У меня, что, и мужья будут разные? Ой, мамочки! Гречь, ты меня убила, я вообще плохо соображаю.
– У тебя еще есть время все обдумать, ведь в ближайшей год ничего особенного не случится. Главное, ничего не бойся!
– А про Наташку тоже знаешь?
– Знаю, конечно. А еще знаю, кто в классе кем станет, кто выйдет замуж, а кто нет. У кого вообще детей не будет. И даже, кто рано умрет.
– Как это умрет? Ужас какой! Если ты все придумываешь, это как-то не очень…
– Варь! Сейчас не это главное, я же сказала, в ближайший год ничего страшного не будет. И еще я думаю: мне срочно нужно познакомиться с моей бабушкой. Именно это в будущем я сделать не успела.
– Как это познакомиться? Ведь я ее видела. Твоя бабушка в прошлом году приезжала в гости.
– Я о другой бабушке, Елизавете. Ей не надо приезжать. Я с ней долго жила на одной улице, на Маяковского, но при этом никогда не встречалась. Мне есть, что ей сказать.
– Как это может быть? Это какая-то тайна, да?
– Тайна в том, что я про нее очень многое знаю, а она про меня не знает ничего. Вот и постараюсь, чтобы узнала.
Даже при моей привычке разложить все по полочкам, не удается выстроить четкую программу того, что же мне делать. И совсем не получается избавиться от тревоги. Страшно встретиться с родителями, страшно идти в школу, даже просто выйти на улицу. Так бы и закрылась у себя в комнате. Потом, ночь. А утром, бах! И я дома! Обратно в будущем. Я вдруг поняла, как важно чувствовать себя на своем месте. А где же мое настоящее место? Раньше я не задавала себе такого вопроса.

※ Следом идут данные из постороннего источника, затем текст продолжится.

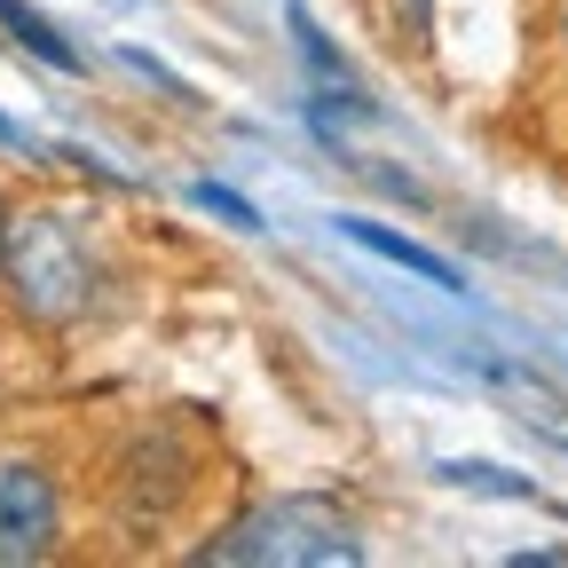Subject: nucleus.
<instances>
[{
	"instance_id": "1a4fd4ad",
	"label": "nucleus",
	"mask_w": 568,
	"mask_h": 568,
	"mask_svg": "<svg viewBox=\"0 0 568 568\" xmlns=\"http://www.w3.org/2000/svg\"><path fill=\"white\" fill-rule=\"evenodd\" d=\"M0 245H9V205H0Z\"/></svg>"
},
{
	"instance_id": "7ed1b4c3",
	"label": "nucleus",
	"mask_w": 568,
	"mask_h": 568,
	"mask_svg": "<svg viewBox=\"0 0 568 568\" xmlns=\"http://www.w3.org/2000/svg\"><path fill=\"white\" fill-rule=\"evenodd\" d=\"M63 545V481L40 458H0V568H32Z\"/></svg>"
},
{
	"instance_id": "20e7f679",
	"label": "nucleus",
	"mask_w": 568,
	"mask_h": 568,
	"mask_svg": "<svg viewBox=\"0 0 568 568\" xmlns=\"http://www.w3.org/2000/svg\"><path fill=\"white\" fill-rule=\"evenodd\" d=\"M339 237L364 245V253H379V261H395V268H410V276H426V284H443V293H458V268H450L443 253H426V245H410V237L364 222V213H339Z\"/></svg>"
},
{
	"instance_id": "f257e3e1",
	"label": "nucleus",
	"mask_w": 568,
	"mask_h": 568,
	"mask_svg": "<svg viewBox=\"0 0 568 568\" xmlns=\"http://www.w3.org/2000/svg\"><path fill=\"white\" fill-rule=\"evenodd\" d=\"M103 261L80 230V213L40 205L24 222H9V245H0V293L32 332H71L103 308Z\"/></svg>"
},
{
	"instance_id": "6e6552de",
	"label": "nucleus",
	"mask_w": 568,
	"mask_h": 568,
	"mask_svg": "<svg viewBox=\"0 0 568 568\" xmlns=\"http://www.w3.org/2000/svg\"><path fill=\"white\" fill-rule=\"evenodd\" d=\"M552 32H560V55H568V0H560V17H552Z\"/></svg>"
},
{
	"instance_id": "423d86ee",
	"label": "nucleus",
	"mask_w": 568,
	"mask_h": 568,
	"mask_svg": "<svg viewBox=\"0 0 568 568\" xmlns=\"http://www.w3.org/2000/svg\"><path fill=\"white\" fill-rule=\"evenodd\" d=\"M190 197H197L205 213H222V222H237V230H261V213H253V205H245L237 190H222V182H197Z\"/></svg>"
},
{
	"instance_id": "0eeeda50",
	"label": "nucleus",
	"mask_w": 568,
	"mask_h": 568,
	"mask_svg": "<svg viewBox=\"0 0 568 568\" xmlns=\"http://www.w3.org/2000/svg\"><path fill=\"white\" fill-rule=\"evenodd\" d=\"M0 142H9V151H40V142H32V134H24L17 119H0Z\"/></svg>"
},
{
	"instance_id": "f03ea898",
	"label": "nucleus",
	"mask_w": 568,
	"mask_h": 568,
	"mask_svg": "<svg viewBox=\"0 0 568 568\" xmlns=\"http://www.w3.org/2000/svg\"><path fill=\"white\" fill-rule=\"evenodd\" d=\"M205 568H355L364 529H355L332 497H261L230 529L197 545Z\"/></svg>"
},
{
	"instance_id": "39448f33",
	"label": "nucleus",
	"mask_w": 568,
	"mask_h": 568,
	"mask_svg": "<svg viewBox=\"0 0 568 568\" xmlns=\"http://www.w3.org/2000/svg\"><path fill=\"white\" fill-rule=\"evenodd\" d=\"M0 32H9L24 55H40L48 71H88V55L71 48V40H63V32H55L40 9H24V0H0Z\"/></svg>"
}]
</instances>
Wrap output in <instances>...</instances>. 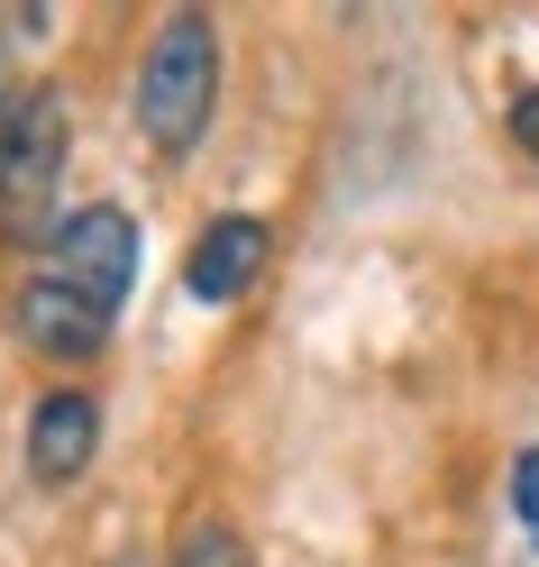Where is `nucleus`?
<instances>
[{
  "instance_id": "f03ea898",
  "label": "nucleus",
  "mask_w": 539,
  "mask_h": 567,
  "mask_svg": "<svg viewBox=\"0 0 539 567\" xmlns=\"http://www.w3.org/2000/svg\"><path fill=\"white\" fill-rule=\"evenodd\" d=\"M64 92L55 83H28L10 92V111H0V229L10 238H55L46 210H55V174H64Z\"/></svg>"
},
{
  "instance_id": "39448f33",
  "label": "nucleus",
  "mask_w": 539,
  "mask_h": 567,
  "mask_svg": "<svg viewBox=\"0 0 539 567\" xmlns=\"http://www.w3.org/2000/svg\"><path fill=\"white\" fill-rule=\"evenodd\" d=\"M92 449H101V412H92V394L55 384V394L28 412V476H38V485H74V476L92 467Z\"/></svg>"
},
{
  "instance_id": "7ed1b4c3",
  "label": "nucleus",
  "mask_w": 539,
  "mask_h": 567,
  "mask_svg": "<svg viewBox=\"0 0 539 567\" xmlns=\"http://www.w3.org/2000/svg\"><path fill=\"white\" fill-rule=\"evenodd\" d=\"M46 275L64 284V293H83L101 321L128 302V284H137V220L111 202H92V210H64L55 238H46Z\"/></svg>"
},
{
  "instance_id": "1a4fd4ad",
  "label": "nucleus",
  "mask_w": 539,
  "mask_h": 567,
  "mask_svg": "<svg viewBox=\"0 0 539 567\" xmlns=\"http://www.w3.org/2000/svg\"><path fill=\"white\" fill-rule=\"evenodd\" d=\"M512 137H521V156L539 165V83H530V92L512 101Z\"/></svg>"
},
{
  "instance_id": "0eeeda50",
  "label": "nucleus",
  "mask_w": 539,
  "mask_h": 567,
  "mask_svg": "<svg viewBox=\"0 0 539 567\" xmlns=\"http://www.w3.org/2000/svg\"><path fill=\"white\" fill-rule=\"evenodd\" d=\"M165 567H247V540L229 522H184V540H174Z\"/></svg>"
},
{
  "instance_id": "6e6552de",
  "label": "nucleus",
  "mask_w": 539,
  "mask_h": 567,
  "mask_svg": "<svg viewBox=\"0 0 539 567\" xmlns=\"http://www.w3.org/2000/svg\"><path fill=\"white\" fill-rule=\"evenodd\" d=\"M512 513H521V530L539 540V449H521V467H512Z\"/></svg>"
},
{
  "instance_id": "f257e3e1",
  "label": "nucleus",
  "mask_w": 539,
  "mask_h": 567,
  "mask_svg": "<svg viewBox=\"0 0 539 567\" xmlns=\"http://www.w3.org/2000/svg\"><path fill=\"white\" fill-rule=\"evenodd\" d=\"M210 101H220V28H210V10H174L156 28L147 64H137V128H147V147L193 156V137L210 128Z\"/></svg>"
},
{
  "instance_id": "20e7f679",
  "label": "nucleus",
  "mask_w": 539,
  "mask_h": 567,
  "mask_svg": "<svg viewBox=\"0 0 539 567\" xmlns=\"http://www.w3.org/2000/svg\"><path fill=\"white\" fill-rule=\"evenodd\" d=\"M19 339L38 348L46 367H83V358H101V339H111V321H101V311L83 302V293H64L55 275H28L19 284Z\"/></svg>"
},
{
  "instance_id": "423d86ee",
  "label": "nucleus",
  "mask_w": 539,
  "mask_h": 567,
  "mask_svg": "<svg viewBox=\"0 0 539 567\" xmlns=\"http://www.w3.org/2000/svg\"><path fill=\"white\" fill-rule=\"evenodd\" d=\"M257 266H266V220L229 210V220H210V229L193 238V266H184V284H193L201 302H238L247 284H257Z\"/></svg>"
}]
</instances>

Жила себе тетка среднего возраста, преподавала литературу в библиотечном техникуме, варила щи-борщи своему семейству, смотрела вечерами телевизор. Все как у всех. Ну было безобидное увлечение – собирать сведения о своих предках. Не всем это занятие нравилось, но никому особенно не вредило. Почему же со мной произошло это невероятное перемещение?

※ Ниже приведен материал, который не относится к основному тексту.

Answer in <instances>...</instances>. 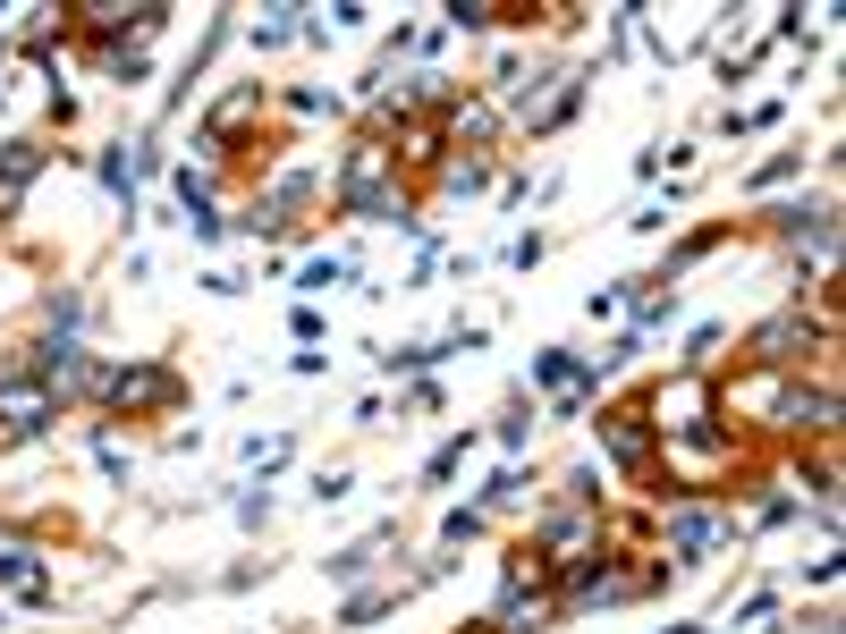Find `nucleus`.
I'll use <instances>...</instances> for the list:
<instances>
[{
    "mask_svg": "<svg viewBox=\"0 0 846 634\" xmlns=\"http://www.w3.org/2000/svg\"><path fill=\"white\" fill-rule=\"evenodd\" d=\"M712 533H719V525L703 516V507H678V550H703Z\"/></svg>",
    "mask_w": 846,
    "mask_h": 634,
    "instance_id": "7ed1b4c3",
    "label": "nucleus"
},
{
    "mask_svg": "<svg viewBox=\"0 0 846 634\" xmlns=\"http://www.w3.org/2000/svg\"><path fill=\"white\" fill-rule=\"evenodd\" d=\"M0 414L26 423V432H43V423H51V398H34V389H17V380H0Z\"/></svg>",
    "mask_w": 846,
    "mask_h": 634,
    "instance_id": "f257e3e1",
    "label": "nucleus"
},
{
    "mask_svg": "<svg viewBox=\"0 0 846 634\" xmlns=\"http://www.w3.org/2000/svg\"><path fill=\"white\" fill-rule=\"evenodd\" d=\"M110 398H169V373H119Z\"/></svg>",
    "mask_w": 846,
    "mask_h": 634,
    "instance_id": "f03ea898",
    "label": "nucleus"
},
{
    "mask_svg": "<svg viewBox=\"0 0 846 634\" xmlns=\"http://www.w3.org/2000/svg\"><path fill=\"white\" fill-rule=\"evenodd\" d=\"M26 169H34V153H26V144H9V153H0V187H17Z\"/></svg>",
    "mask_w": 846,
    "mask_h": 634,
    "instance_id": "20e7f679",
    "label": "nucleus"
}]
</instances>
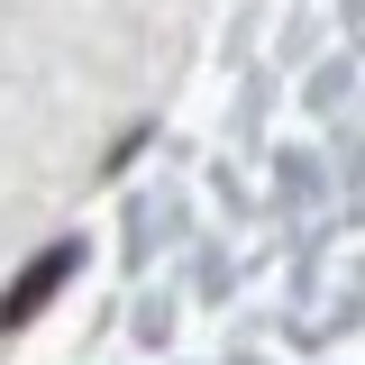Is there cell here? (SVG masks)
I'll return each instance as SVG.
<instances>
[{
    "mask_svg": "<svg viewBox=\"0 0 365 365\" xmlns=\"http://www.w3.org/2000/svg\"><path fill=\"white\" fill-rule=\"evenodd\" d=\"M73 265H83V247H73V237H55V247H37V256L19 265V283L0 292V338H19V329H28V319H37L46 302L64 292V274H73Z\"/></svg>",
    "mask_w": 365,
    "mask_h": 365,
    "instance_id": "cell-1",
    "label": "cell"
}]
</instances>
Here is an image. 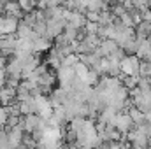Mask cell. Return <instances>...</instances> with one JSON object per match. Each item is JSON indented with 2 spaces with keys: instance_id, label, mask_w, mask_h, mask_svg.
I'll return each mask as SVG.
<instances>
[{
  "instance_id": "cell-1",
  "label": "cell",
  "mask_w": 151,
  "mask_h": 149,
  "mask_svg": "<svg viewBox=\"0 0 151 149\" xmlns=\"http://www.w3.org/2000/svg\"><path fill=\"white\" fill-rule=\"evenodd\" d=\"M7 117H9V112L5 107H0V125H5L7 123Z\"/></svg>"
}]
</instances>
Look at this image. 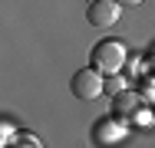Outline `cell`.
<instances>
[{
  "instance_id": "7a4b0ae2",
  "label": "cell",
  "mask_w": 155,
  "mask_h": 148,
  "mask_svg": "<svg viewBox=\"0 0 155 148\" xmlns=\"http://www.w3.org/2000/svg\"><path fill=\"white\" fill-rule=\"evenodd\" d=\"M73 95L79 99V102H93L99 99L102 92H106V79H102V72L96 69V66H86V69H79V72H73Z\"/></svg>"
},
{
  "instance_id": "3957f363",
  "label": "cell",
  "mask_w": 155,
  "mask_h": 148,
  "mask_svg": "<svg viewBox=\"0 0 155 148\" xmlns=\"http://www.w3.org/2000/svg\"><path fill=\"white\" fill-rule=\"evenodd\" d=\"M119 13H122V7H119L116 0H93V3L86 7L89 27H99V30L116 27V23H119Z\"/></svg>"
},
{
  "instance_id": "277c9868",
  "label": "cell",
  "mask_w": 155,
  "mask_h": 148,
  "mask_svg": "<svg viewBox=\"0 0 155 148\" xmlns=\"http://www.w3.org/2000/svg\"><path fill=\"white\" fill-rule=\"evenodd\" d=\"M139 105H142L139 92H132V89L116 92V99H112V118H116V122H125V118H132L139 112Z\"/></svg>"
},
{
  "instance_id": "6da1fadb",
  "label": "cell",
  "mask_w": 155,
  "mask_h": 148,
  "mask_svg": "<svg viewBox=\"0 0 155 148\" xmlns=\"http://www.w3.org/2000/svg\"><path fill=\"white\" fill-rule=\"evenodd\" d=\"M125 59H129V50H125V43L119 40H99L93 46V66L99 72H119L125 66Z\"/></svg>"
},
{
  "instance_id": "8992f818",
  "label": "cell",
  "mask_w": 155,
  "mask_h": 148,
  "mask_svg": "<svg viewBox=\"0 0 155 148\" xmlns=\"http://www.w3.org/2000/svg\"><path fill=\"white\" fill-rule=\"evenodd\" d=\"M109 79H112V82H106V92H122V82H119V76H116V72H112Z\"/></svg>"
},
{
  "instance_id": "5b68a950",
  "label": "cell",
  "mask_w": 155,
  "mask_h": 148,
  "mask_svg": "<svg viewBox=\"0 0 155 148\" xmlns=\"http://www.w3.org/2000/svg\"><path fill=\"white\" fill-rule=\"evenodd\" d=\"M13 148H43V145H40V138H33L30 132H20L13 138Z\"/></svg>"
},
{
  "instance_id": "52a82bcc",
  "label": "cell",
  "mask_w": 155,
  "mask_h": 148,
  "mask_svg": "<svg viewBox=\"0 0 155 148\" xmlns=\"http://www.w3.org/2000/svg\"><path fill=\"white\" fill-rule=\"evenodd\" d=\"M116 3H119V7H139L142 0H116Z\"/></svg>"
}]
</instances>
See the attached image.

То, что я узнавала о своей семье, понемногу изменяло мое представление о себе. А началось это еще в детстве. Поэтому, думаю, я вернулась в конец своего детства, как в начальную точку.
Иван Павлович Ювачев
Мой папа не был со мной особенно близок. Он не был близок ни с кем. Я имею ввиду семью. Но друзья-приятели по работе и увлечениям у него конечно были. Иногда, под настроение, Пэр мог со мной поболтать. «Пэр» – это такое домашнее имя, отец по-французски. Когда в школе начался иностранный язык, французский, я как-то естественно стала назвать папу «мон пэр» Ему нравилось. Может быть, вызывало ассоциацию с английским пэром. У нас в семье всегда были домашние имена. Не прозвища, нет, имена. Они возникали сами собой и казались естественными. Итак, Пэр, под хорошее настроение, а оно у него редко бывало хорошим, мог рассказать о своем детстве. Так я узнала, что у Пэра был совершенно необычный дедушка. Первое, что меня поразило: дед папы Иван Павлович Ювачев был узником Петропавловской крепости и его приговорили к смертной казни. Это казалось невероятным! Это было так похоже на фильмы или книжки про декабристов, про героев революции. А Пэр рассказывал, как он сидел на коленях у такого героя. Но если Иван Павлович его дед, то мне он прадед! Получается, что история, в настоящем смысле «история» имеет отношение и ко мне. Это было сильным ощущением. Я прочитала о прадеде то, что смогла найти. Сначала небольшую статью в Советской энциклопедии. Это тоже произвело впечатление. Не у всех есть родственники, о которых пишут в энциклопедии. Затем я прочитала об Иване Павловиче в воспоминаниях революционерки Веры Фигнер. И рассердилась на нее. Я начала любить своего далекого прадеда и мне обидно, что духовные искания Ивана Павловича для Фигнер явились признаками сумасшествия. До сих пор не могу забыть рассказ Пэра о смерти Ивана Павловича в 1940 году и его даре предвидения. Особенно о предсказании деда страшных испытаний, которые ждали наш город и семью. Удивительно, что Пэр, человек абсолютно не религиозный и прагматичный, в дар своего деда верил безусловно. Удивляет меня и то, с какой любовью Пэр, говорил об Иване Павловиче. Наверное, дед был в числе немногих, кого мой папа любил.